- TRECHO PARA LEITURA
****************

28 Março 2022
“A nova constituição da Cúria Romana, 'Praedicate Evangelium' ('Pregai o Evangelho'), que foi finalmente lançada em 19 de março após nove anos de trabalho, reconhece que, diante das crises de abuso, de vocações e de credibilidade, o caminho a ser seguido não é uma Igreja 'menor, mas mais pura', mas sim uma ampla evangelização, cujo roteiro é o Vaticano II”, escreve Colleen Dulle, jornalista estadunidense, publicada por America, 21-03-2022. A tradução é de Wagner Fernandes de Azevedo.
A tão aguardada reforma da Cúria Romana do Papa Francisco assume a frente para abordar as crises enfrentadas na Igreja, usando o Concílio Vaticano II como um guia para reivindicar a credibilidade da Igreja.

****************

- DADOS ARMAZENADOS
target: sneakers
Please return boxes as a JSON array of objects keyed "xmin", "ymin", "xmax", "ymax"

****************

- TAREFA DO EXERCÍCIO
Cite na íntegra o trecho sobre a reforma da Cúria Romana, sem mudar nenhuma palavra.

- RESPOSTA
28 Março 2022
“A nova constituição da Cúria Romana, 'Praedicate Evangelium' ('Pregai o Evangelho'), que foi finalmente lançada em 19 de março após nove anos de trabalho, reconhece que, diante das crises de abuso, de vocações e de credibilidade, o caminho a ser seguido não é uma Igreja 'menor, mas mais pura', mas sim uma ampla evangelização, cujo roteiro é o Vaticano II”, escreve Colleen Dulle, jornalista estadunidense, publicada por America, 21-03-2022. A tradução é de Wagner Fernandes de Azevedo.
A tão aguardada reforma da Cúria Romana do Papa Francisco assume a frente para abordar as crises enfrentadas na Igreja, usando o Concílio Vaticano II como um guia para reivindicar a credibilidade da Igreja.